**TEXTO EXTRAÍDO:**
========

Sendo "impossível" a defesa "eficaz" dos territórios, dado a Índia poder multiplicar "por factor arbitrário" as suas forças de ataque - conforme Salazar reconhecia na sua mensagem - a ordem dada ao general Vassalo e Silva revelava-se inequívoca. "Não prevejo possibilidade de tréguas nem prisioneiros portugueses, como não haverá navios rendidos, pois sinto que apenas pode haver soldados e marinheiros vitoriosos ou mortos". O telegrama de Salazar a Vassalo e Silva, ao reconhecer a "impossibilidade de assegurar a defesa", exigia mártires, que pudessem ser exibidos interna e externamente, em nome de uma política de intransigência que tinha como horizonte o futuro dos territórios ultramarinos de África - onde a guerra começara já (em Angola) nesse ano de 1961.
Por isso, na sua mensagem à Assembleia Nacional, a 3 de Janeiro de 1962, Salazar invoca o princípio da soberania nacional, tal como o definia o ordenamento jurídico da Constituição do Estado Novo. "Nós não podemos negociar, sem nos negarmos e sem trairmos os nossos, a cedência de territórios nacionais, nem a transferência das populações que os habitam para soberanias estranhas", disse Salazar. Era o fundamento de uma política de resistência.
A "questão da Índia" começara uma dezena de anos antes, com a independência da União Indiana. Desde 1948 que, directa ou indirectamente, as autoridades do novo país - a "jóia da Corôa" do império britânico - reclamavam a integração na grande Índia dos territórios que Portugal detinha sob sua administração, desde há quase cinco séculos (ler cronologia). Em 1950, o governo indiano solicita, formalmente, a Lisboa, a abertura de negociações, quanto ao futuro dos territórios portugueses. Portugal recusou sempre qualquer diálogo com a União Indiana.
Em 1953, o primeiro-ministro indiano, Nehru, afirma que, face à recusa portuguesa, o seu país não vê outra solução que não seja "a tranferência directa que assegure a fusão daqueles territórios com a União Indiana".
No seio do regime português discute-se a possibilidade de outras soluções, para preservar a autonomia dos territórios. Mas Salazar, reconhecendo embora que Goa (o maior dos três territórios) é, ele próprio, militarmente indefensável, entende que um plebiscito ou mesmo a independência não constituem soluções, uma vez que Nehru declara já as não aceitar.
A ideia do plebiscito atraía, então, um sector importante do regime, como forma de demonstração, por parte de Portugal, do respeito pela vontade das populações da Índia Portuguesa e como argumento perante a comunidade internacional. Mas o precedente que abria, para o Ultramar, solidificou a intransigência de Oliveira Salazar - e levou à humilhação na Índia.

Cronologia

SÉC. XV. O objectivo estratégico de Portugal, neste período, era a descoberta do caminho marítimo para a Índia (1498, por Vasco da Gama). O historiador britânico Arnold Toynbee divide a história do mundo em duas fases, a do homem pré-gâmico e a do homem pós-gâmico. "A forma como as religiões cristã, indostânica e muçulmana se desenvolveram, lado a lado, em Goa, durante séculos e em mútuo respeito, constitui uma das características da presença portuguesa no Oriente". O controlo naval do Índico é uma meta.

========

Perguntas espaciais baseadas em cenas:

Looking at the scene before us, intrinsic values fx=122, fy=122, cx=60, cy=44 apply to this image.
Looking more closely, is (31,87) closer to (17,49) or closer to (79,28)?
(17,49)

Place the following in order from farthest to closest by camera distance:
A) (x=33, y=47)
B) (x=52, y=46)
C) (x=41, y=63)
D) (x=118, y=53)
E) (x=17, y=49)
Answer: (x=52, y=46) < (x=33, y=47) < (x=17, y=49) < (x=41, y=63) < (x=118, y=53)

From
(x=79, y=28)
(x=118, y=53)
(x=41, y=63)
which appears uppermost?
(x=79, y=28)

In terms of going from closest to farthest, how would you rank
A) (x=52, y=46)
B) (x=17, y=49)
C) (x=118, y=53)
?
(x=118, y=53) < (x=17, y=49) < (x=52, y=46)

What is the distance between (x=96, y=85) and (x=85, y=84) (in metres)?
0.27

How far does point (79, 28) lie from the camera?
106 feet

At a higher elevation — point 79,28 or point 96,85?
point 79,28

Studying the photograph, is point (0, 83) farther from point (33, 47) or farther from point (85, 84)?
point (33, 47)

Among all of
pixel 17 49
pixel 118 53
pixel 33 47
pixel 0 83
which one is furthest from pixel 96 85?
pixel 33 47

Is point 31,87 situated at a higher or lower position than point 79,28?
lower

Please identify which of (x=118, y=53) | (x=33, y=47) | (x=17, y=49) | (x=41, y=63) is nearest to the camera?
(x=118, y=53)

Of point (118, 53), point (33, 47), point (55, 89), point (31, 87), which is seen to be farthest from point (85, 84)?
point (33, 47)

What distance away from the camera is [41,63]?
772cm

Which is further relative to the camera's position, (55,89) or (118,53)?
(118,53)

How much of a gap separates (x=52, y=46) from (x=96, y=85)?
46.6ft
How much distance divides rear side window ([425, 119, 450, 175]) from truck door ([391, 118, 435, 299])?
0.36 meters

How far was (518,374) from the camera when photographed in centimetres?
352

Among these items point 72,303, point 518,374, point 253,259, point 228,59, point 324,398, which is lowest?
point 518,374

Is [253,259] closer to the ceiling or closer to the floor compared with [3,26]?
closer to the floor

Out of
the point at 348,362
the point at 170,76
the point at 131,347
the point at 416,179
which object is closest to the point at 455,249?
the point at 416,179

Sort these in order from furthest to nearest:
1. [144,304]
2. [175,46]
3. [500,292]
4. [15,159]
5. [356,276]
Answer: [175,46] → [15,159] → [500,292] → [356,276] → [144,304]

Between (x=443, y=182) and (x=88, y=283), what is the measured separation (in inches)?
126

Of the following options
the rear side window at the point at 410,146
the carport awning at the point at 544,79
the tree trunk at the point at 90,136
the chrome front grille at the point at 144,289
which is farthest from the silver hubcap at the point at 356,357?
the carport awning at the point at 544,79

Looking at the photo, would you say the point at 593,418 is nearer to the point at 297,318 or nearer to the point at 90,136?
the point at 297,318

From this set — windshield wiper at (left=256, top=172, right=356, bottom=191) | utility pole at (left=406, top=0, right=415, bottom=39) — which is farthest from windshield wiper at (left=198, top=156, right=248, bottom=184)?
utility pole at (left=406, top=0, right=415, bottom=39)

========

**O QUE FAZER:**
Reescreva o trecho do texto sobre a questão da Índia Portuguesa que começa em "SÉC. XV. O objectivo" e termina em "é uma meta.", alterando "historiador" para "estudioso".

**RESPOSTA AO PROBLEMA:**
SÉC. XV. O objectivo estratégico de Portugal, neste período, era a descoberta do caminho marítimo para a Índia (1498, por Vasco da Gama). O estudioso britânico Arnold Toynbee divide a história do mundo em duas fases, a do homem pré-gâmico e a do homem pós-gâmico. "A forma como as religiões cristã, indostânica e muçulmana se desenvolveram, lado a lado, em Goa, durante séculos e em mútuo respeito, constitui uma das características da presença portuguesa no Oriente". O controlo naval do Índico é uma meta.